The Seahawks face a familiar and formidable foe Sunday night in Green Bay, with reigning MVP Aaron Rodgers, Eddie Lacy and the Packers eager for revenge after collapsing late in Seattle during last year's NFC Championship Game.
Even without Jordy Nelson (who will miss the entire season with a torn ACL), Rodgers and the Packers offense was incredibly efficient in a 31-23 come-from-behind win in Chicago in last week's opener. Rodgers threw nearly as many touchdown passes (three) as incompletions and also rushed for 35 yards. His favorite target against the Bears was veteran James Jones - a former standout in Green Bay before stops with the Oakland Raiders and New York Giants - who caught two touchdowns and had two more called back on penalties. Pro Bowler Randall Cobb led the Packers with five receptions despite a badly sprained shoulder that threatened keeping him out of the game. Second-year pros Davante Adams and tight end Richard Rodgers also fared well against Chicago.
As Seahawks fans know all too well after the constant disruption Russell Wilson faced last week against the Rams, pass protection is key to a successful aerial assault and the Packers excelled in this area against the Bears, allowing zero sacks of Rodgers and very little pressure. Lacy's strong running was also a key. The burly former Alabama star rushed for 85 yards, averaging a solid 4.5 yards per attempt on 18 carries, which included a short touchdown that ultimately proved the game-winner.
Defensively, the Packers' dynamic duo of Clay Matthews and Julius Peppers at linebacker continues to be the story.
After initially starring off the edge and experimenting with him at inside linebacker, defensive coordinator Dom Capers has Matthews fully roaming around, making him that much more difficult to prepare for. Matthews' interception and 48 yard return off of Jay Cutler provided the 4th quarter defensive spark Green Bay needed to beat the up-start Bears (who played well) and new head coach John Fox in Chicago. Peppers recorded 1.5 of the Packers two sacks.
The Packers did allow some explosive plays to Cutler and the Bears, surrendering four plays of at least 17 yards, including a 50-yard catch and run by former Washington State Marquess Wilson. Part of the reason for Chicago's success may have been the absence of starting safety Morgan Burnett, who was sidelined with a calf injury. Micah Hyde started in Burnett's absence. Burnett could return this week.

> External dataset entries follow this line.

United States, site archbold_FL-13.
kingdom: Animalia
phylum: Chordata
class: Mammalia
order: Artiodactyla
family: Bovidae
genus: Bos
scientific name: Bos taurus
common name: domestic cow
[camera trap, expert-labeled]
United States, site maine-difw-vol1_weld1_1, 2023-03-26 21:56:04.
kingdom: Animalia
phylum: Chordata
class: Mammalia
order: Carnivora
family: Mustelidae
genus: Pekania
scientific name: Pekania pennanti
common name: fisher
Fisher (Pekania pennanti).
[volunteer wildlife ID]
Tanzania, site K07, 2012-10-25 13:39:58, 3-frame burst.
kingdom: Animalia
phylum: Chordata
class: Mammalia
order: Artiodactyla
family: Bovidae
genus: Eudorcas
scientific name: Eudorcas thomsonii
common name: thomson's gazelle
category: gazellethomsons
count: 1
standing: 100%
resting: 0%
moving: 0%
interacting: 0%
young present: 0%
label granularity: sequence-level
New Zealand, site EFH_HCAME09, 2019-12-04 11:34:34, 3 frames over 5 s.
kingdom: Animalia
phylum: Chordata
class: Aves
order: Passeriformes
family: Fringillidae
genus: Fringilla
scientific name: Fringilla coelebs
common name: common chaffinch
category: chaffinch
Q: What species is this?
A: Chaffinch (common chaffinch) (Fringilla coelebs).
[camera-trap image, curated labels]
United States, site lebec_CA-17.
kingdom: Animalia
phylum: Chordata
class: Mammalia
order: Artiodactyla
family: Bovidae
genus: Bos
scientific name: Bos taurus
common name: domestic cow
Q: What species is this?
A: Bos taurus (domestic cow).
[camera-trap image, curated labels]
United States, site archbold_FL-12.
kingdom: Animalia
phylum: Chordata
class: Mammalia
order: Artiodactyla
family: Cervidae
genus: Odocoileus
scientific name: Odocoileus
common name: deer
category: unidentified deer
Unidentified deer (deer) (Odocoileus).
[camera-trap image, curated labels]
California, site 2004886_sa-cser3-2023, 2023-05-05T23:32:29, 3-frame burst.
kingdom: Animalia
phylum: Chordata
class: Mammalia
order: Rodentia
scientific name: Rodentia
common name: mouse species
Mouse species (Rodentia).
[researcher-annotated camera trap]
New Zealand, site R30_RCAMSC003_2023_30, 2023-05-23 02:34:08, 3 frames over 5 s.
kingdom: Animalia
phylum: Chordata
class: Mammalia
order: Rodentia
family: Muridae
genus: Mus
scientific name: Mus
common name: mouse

Also returning this week for Green Bay is former first round defensive lineman Datone Jones, who missed the opener due to a one-week suspension for violating the league's substance abuse policy. Without the powerful Jones, Green Bay struggled stopping the run, allowing 141 yards to Bears' standout Matt Forte - including 106 yards in the first half. Forte averaged a healthy 5.9 yards per attempt and had three jaunts of at least 20 yards against the Packers. Some of Chicago's success on the ground may have been due to struggles with communication for the Packers, who lost starting inside linebacker Sam Barrington to an ankle injury in the second quarter. Barrington may lack the name recognition of some of his teammates but he's the player tasked with making the calls for the Packers. The ankle injury was deemed serious enough that Barrington was placed on Injured Reserve this week. He's expected to be replaced in the starting lineup by Nate Palmer, who took over against the Bears.
On special teams, the Packers boast a talented rookie returner of their own in former Stanford star Ty Montgomery, who had kickoff returns of 46 and 41 yards against the Bears. Veteran punter Tim Masthay struggled a bit in the preseason and had some low, line-drive punts in Week One.